Tatiana de Maekelt
En mi primera jornada de esta semana me correspondió el inmenso honor de representar al Comité Jurídico Interamericano en el homenaje a una de las figuras más notables del Derecho Internacional Privado en las Américas: la profesora venezolana Tatiana de Maelket, muy apreciada acá, en Río de Janeiro, por haber sido directora del célebre Curso de Derecho Internacional que tiene lugar todos los años en “a cidade maravilhosa”. Antes de referirme a su fecunda trayectoria y al significado e importancia de su notable obra jurídica, quise compartir con el auditorio una breve reflexión acerca del sentido que posee ese tipo de celebraciones. Ahora la comparto con ustedes.
Estimo que el viejo y hermoso ejercicio del elogio es uno de los logros más amables del ser humano. Enfatizar con alegría todo cuanto nos enaltece, es mucho más edificante que la práctica del menosprecio o de la displicencia ante los grandes, para no hablar de eso que los mexicanos, duchos en la acuñación de palabras exactas, llaman con insustituible nitidez, “el ninguneo”. Hemos vivido épocas en las cuales el elogio válido y legítimo parece despreciarse. La “guerra civil de los nacidos”, que decía Quevedo, de vez en cuando impone su agenda de descreimiento entre los seres humanos y nos intenta vedar -a ratos con éxito- la exaltación de los valores que algunos hombres y mujeres encarnan cotidianamente para hacer más habitable este complicado mundo que nos ha tocado en suerte. Así, las alabanzas quedan restringidas a las exequias, tornándose algunas en una mecánica hilvanación de lugares comunes y no en un estímulo para el estudio de las cualidades o para el examen cálido de una vida o de una obra, que suelen contener algo más que títulos y fechas.

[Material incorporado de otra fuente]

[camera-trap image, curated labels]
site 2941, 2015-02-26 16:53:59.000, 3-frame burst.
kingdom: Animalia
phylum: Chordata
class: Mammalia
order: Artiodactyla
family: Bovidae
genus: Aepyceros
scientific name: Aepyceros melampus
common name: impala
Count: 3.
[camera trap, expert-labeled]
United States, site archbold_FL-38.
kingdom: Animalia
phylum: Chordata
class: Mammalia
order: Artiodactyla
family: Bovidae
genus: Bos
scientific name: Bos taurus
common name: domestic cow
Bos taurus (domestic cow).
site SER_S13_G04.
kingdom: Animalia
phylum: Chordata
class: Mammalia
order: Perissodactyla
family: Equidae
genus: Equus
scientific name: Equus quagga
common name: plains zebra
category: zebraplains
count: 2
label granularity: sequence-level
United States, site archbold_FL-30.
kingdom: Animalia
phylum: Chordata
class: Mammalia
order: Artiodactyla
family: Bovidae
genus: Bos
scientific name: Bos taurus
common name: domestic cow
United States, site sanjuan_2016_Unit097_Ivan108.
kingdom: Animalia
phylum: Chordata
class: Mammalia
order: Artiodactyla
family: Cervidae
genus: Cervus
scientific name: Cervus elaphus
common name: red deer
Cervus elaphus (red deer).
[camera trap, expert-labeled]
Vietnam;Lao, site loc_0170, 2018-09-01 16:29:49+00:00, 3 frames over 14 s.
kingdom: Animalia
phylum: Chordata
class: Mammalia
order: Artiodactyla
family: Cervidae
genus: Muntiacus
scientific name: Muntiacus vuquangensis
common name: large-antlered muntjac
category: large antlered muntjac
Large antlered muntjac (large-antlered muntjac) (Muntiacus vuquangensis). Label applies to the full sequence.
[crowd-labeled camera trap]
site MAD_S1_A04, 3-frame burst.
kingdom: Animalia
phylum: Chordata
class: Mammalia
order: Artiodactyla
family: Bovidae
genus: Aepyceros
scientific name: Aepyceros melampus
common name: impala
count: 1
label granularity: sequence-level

Uno de los filósofos de la política más importantes del siglo XX fue Isaiah Berlin. Entre sus libros imprescindibles incluyo su adorable colección de semblanzas sobre personajes admirables. Allí Berlin nos enseña el oficio del elogio y nos recuerda que conocer a un gran hombre o a una gran mujer es un elevado modo de ayudarnos a ser mejores seres humanos. Nos enseña, además, que nada de esto se obtendría si quien alaba lo hace de una manera convencional o vaga, limitándose a la lisonja post mortem de una obra y desaprovechando las diversas aristas registrables en toda vida humana, máxime si ésta se encuentra cruzada de desafíos y tropiezos.
Por eso festejé ayer la costumbre del Comité Jurídico Interamericano de dar inicio al Curso de Derecho Internacional con el homenaje a algún jurista ejemplar. Así pude, entonces, hablar de Tatiana de Maekelt, una insigne docente e investigadora del Derecho, de quien ningún abogado venezolano debería sentirse ajeno. Recordé su presencia en la Facultad de Derecho de la UCV, donde era admirada por todos. Mi recuerdo data de los primeros años setentas del pasado siglo y preserva la imagen de una profesora que ya acumulaba muchos estudios, pero que aún era joven y concitaba una adhesión intelectual unánime, así como –todo hay que decirlo- respetuosos y tímidos requiebros por su legendaria belleza física. De ella supe que provenía de lejanos lugares y de otras lenguas y que dictaduras y guerras la habían traído a Venezuela en 1948. Encarnó, de algún modo, la imagen de la extraterritorialidad (en el sentido que George Steiner da al término), pero los mejores frutos para la ciencia jurídica los produjo en nuestra Patria. Y eso, no sólo se celebra. Se agradece.
Esta página es hoy para Tatiana. Por eso pensemos en un suculento borsch que Cuchi puede preparar con excelencia y sin las contrariedades de la Maga en la rayuela de Cortázar.